The Bucharest Biennale is interested in exploring links between creative practice and social progress, as well as correspondences between local and global contexts. Now in its tenth year, the Biennale continues to build a strong partnership between Bucharest—a geocultural space where the political is reflected in all aspects of life—and the rest of the World. In transcending specific geographical, historical, or political frameworks, it connects to a broader complexity, namely the one of “resistance” within the quotidian realm.
As a biannual cultural event, BB’s temporary structure allows a deconstruction of the systems supporting and underlying what has been called the “experience economy”. The Bucharest Biennale goes beyond merely orchestrating memorable “events” that aim for prescribed notions of customizable transformation, which are characteristic of this economic model and importantly reflected in the global biennial format as well. Instead, the Biennale offers a platform to analyse, and potentially redirect, current social, political and economic imaginaries. It intends to make visible the power structures supporting such spheres of control, addressing the ways in which they are organized and coordinated, as well as implemented across broad segments of society. The Biennale is an attempt to turn these scripted “experiences” upside down, to re-think and re-imagine processes of domination, while positioning the city of Bucharest as a field of cultural action and exchange.
With its innovative model refined throughout the previous six editions, the Bucharest Biennale is now regarded as one of the most vital biennials in Europe, holding a widely respected position within the international art scene.
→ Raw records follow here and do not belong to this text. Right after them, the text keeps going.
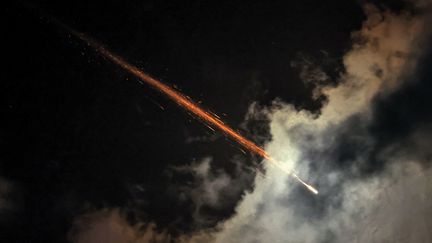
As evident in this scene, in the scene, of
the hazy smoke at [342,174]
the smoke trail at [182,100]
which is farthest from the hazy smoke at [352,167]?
the smoke trail at [182,100]

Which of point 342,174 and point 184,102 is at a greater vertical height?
point 342,174

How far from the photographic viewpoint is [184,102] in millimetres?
6016

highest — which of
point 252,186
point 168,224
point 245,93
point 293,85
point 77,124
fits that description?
point 293,85

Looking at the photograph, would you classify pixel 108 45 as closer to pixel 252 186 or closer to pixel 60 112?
pixel 60 112

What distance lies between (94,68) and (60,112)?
107cm

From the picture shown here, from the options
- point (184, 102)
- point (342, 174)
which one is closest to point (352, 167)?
point (342, 174)

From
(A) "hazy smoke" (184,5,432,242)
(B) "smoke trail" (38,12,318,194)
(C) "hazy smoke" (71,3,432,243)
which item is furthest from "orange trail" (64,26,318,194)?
(C) "hazy smoke" (71,3,432,243)

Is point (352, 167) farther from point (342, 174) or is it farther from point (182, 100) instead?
point (182, 100)

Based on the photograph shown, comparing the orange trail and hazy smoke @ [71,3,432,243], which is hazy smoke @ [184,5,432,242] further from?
the orange trail

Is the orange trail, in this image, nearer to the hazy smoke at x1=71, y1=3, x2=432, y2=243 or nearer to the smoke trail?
the smoke trail

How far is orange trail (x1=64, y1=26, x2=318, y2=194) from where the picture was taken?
587 centimetres

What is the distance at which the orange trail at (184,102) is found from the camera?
5.87 meters

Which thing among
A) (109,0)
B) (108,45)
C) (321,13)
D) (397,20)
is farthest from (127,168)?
(397,20)

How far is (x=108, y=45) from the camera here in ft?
19.2
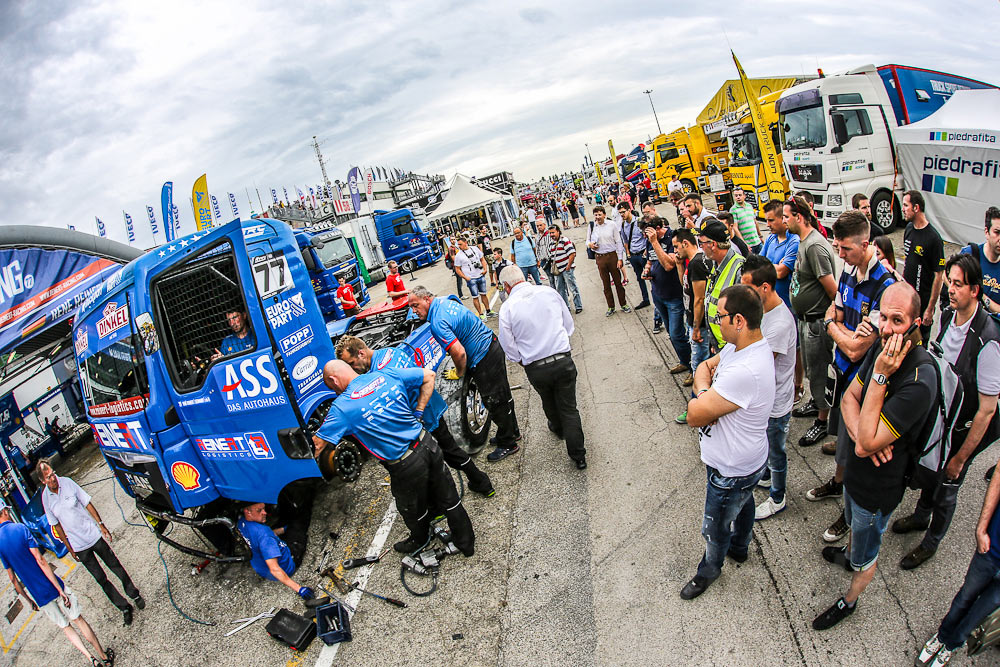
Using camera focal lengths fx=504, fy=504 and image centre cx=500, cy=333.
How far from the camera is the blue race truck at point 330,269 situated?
23.6ft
For BB7, curator Niels Van Tomme is interested in exploring the unique position Romania—and more specifically: Bucharest—holds within a vastly expanding global network of standardized, economic exchanges. In exploring these structures, he aims to complicate notions of marginality and isolatedness historically assigned to Romania and the broader Eastern European region. Van Tomme states: “As our collective desire for change seems to be replaced by capitalist illusions such as individual choice and the relentless arrival of the new, what can we learn from considering such developments from the distinguishing perspective of Bucharest? Does it merely represent one of many connecting points in the ever-expanding economic infrastructures it inevitably cannot escape? Or, to the contrary, does it truly signify a site of ‘resistance’ and ‘action’, as the Biennale sets forth to explore?”
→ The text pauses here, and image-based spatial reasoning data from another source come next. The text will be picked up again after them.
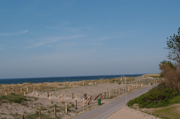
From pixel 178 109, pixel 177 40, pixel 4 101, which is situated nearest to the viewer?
pixel 178 109

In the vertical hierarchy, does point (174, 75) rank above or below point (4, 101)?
above

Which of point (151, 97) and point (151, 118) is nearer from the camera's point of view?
point (151, 118)

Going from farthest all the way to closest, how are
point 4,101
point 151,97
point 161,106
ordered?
1. point 4,101
2. point 151,97
3. point 161,106

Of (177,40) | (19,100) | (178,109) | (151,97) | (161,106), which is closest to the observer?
(178,109)

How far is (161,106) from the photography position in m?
19.0

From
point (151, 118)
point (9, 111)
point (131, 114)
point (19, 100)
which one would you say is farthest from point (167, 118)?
point (19, 100)

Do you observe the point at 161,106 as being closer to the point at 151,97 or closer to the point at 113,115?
the point at 151,97

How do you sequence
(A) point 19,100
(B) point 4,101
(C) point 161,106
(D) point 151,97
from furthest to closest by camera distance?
1. (A) point 19,100
2. (B) point 4,101
3. (D) point 151,97
4. (C) point 161,106

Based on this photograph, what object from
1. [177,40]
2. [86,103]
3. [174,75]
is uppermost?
[177,40]

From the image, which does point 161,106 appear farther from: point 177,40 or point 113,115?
point 177,40

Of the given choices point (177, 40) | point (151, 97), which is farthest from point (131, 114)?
point (177, 40)

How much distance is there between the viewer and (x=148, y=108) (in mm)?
19328

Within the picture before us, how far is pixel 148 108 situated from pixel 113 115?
205 inches

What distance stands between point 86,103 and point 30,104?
25.4 feet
Niels Van Tomme (BE, 1977) is a New York-based curator, researcher, and critic working on the intersections of contemporary culture, politics, and aesthetics. He holds an M.A. in Cultural Studies from the University of Leuven, Belgium. Currently associated with the Center for Art, Design and Visual Culture at UMBC in Baltimore, he merges academic research with accessible, and often confrontational exhibition making. His exhibitions and public programs are shown at venues such as The Kitchen (New York), Värmlands Museum (Karlstad), National Gallery of Art (Washington, DC), Contemporary Arts Center (New Orleans), Gallery 400 (Chicago), and Akademie der Künste (Berlin). His most recent exhibition project Visibility Machines: Harun Farocki and Trevor Paglen opened at the Center for Art, Design and Visual Culture in late 2013 and is currently touring internationally, while an edited volume is available through D.A.P., Distributed Art Publishers. His curatorial endeavours have received grant awards from The Andy Warhol Foundation for the Visual Arts, The Elizabeth Firestone Graham Foundation, Lambent Foundation, and The Nathan Cummings Foundation, as well as critical press in publications such as Afterall, Artforum, Art in America, Afterimage, and The Wall Street Journal. Van Tomme is a Contributing Editor at Art Papers magazine, while his writings in a wide variety of publications explore contemporary art, literature, and music in relationship to broader societal and cultural developments. His latest book, Aesthetic Justice, Intersecting Artistic and Moral Perspectives, co-edited with Pascal Gielen, is forthcoming as part of the Antennae Series, Arts in Society by Valiz, Amsterdam.